Menurut pernyataan resmi, eskalasi terbaru terjadi setelah operasi militer Amerika Serikat terhadap target-target Iran menyusul serangan terhadap kapal-kapal komersial di Selat Hormuz. Jalur pelayaran tersebut menangani sekitar 20% pengiriman minyak dunia sehingga memiliki peran penting dalam perdagangan energi global. Komando Pusat Amerika Serikat (CENTCOM) dan pejabat Iran juga menyampaikan pernyataan masing-masing terkait operasi militer yang berlangsung.
Secara terpisah, Departemen Keuangan Amerika Serikat mencabut lisensi umum yang diterbitkan pada 22 Juni dan sebelumnya mengizinkan kegiatan tertentu terkait ekspor minyak mentah serta produk petrokimia Iran hingga 21 Agustus. Transaksi yang telah memperoleh izin dijadwalkan diselesaikan paling lambat 17 Juli. Perubahan kebijakan tersebut menjadi perhatian pasar karena memengaruhi kerangka regulasi bagi sebagian ekspor minyak Iran.

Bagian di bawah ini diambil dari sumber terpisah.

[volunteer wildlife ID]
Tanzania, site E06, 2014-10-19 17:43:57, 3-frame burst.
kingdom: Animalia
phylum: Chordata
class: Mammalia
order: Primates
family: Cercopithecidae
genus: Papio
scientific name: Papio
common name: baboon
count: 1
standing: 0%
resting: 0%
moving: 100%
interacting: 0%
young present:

Pernyataan dari sejumlah pejabat internasional juga mencerminkan meningkatnya ketegangan geopolitik. Sekretaris Jenderal NATO Mark Rutte menyatakan dukungannya terhadap respons Amerika Serikat, sementara pejabat senior Iran kembali menyampaikan posisi pemerintah melalui pernyataan publik.
Pelaku pasar terus memantau perkembangan di Selat Hormuz, pengumuman kebijakan resmi, serta perkembangan diplomatik karena faktor-faktor tersebut dapat memengaruhi pasar energi di samping kondisi ekonomi global yang lebih luas.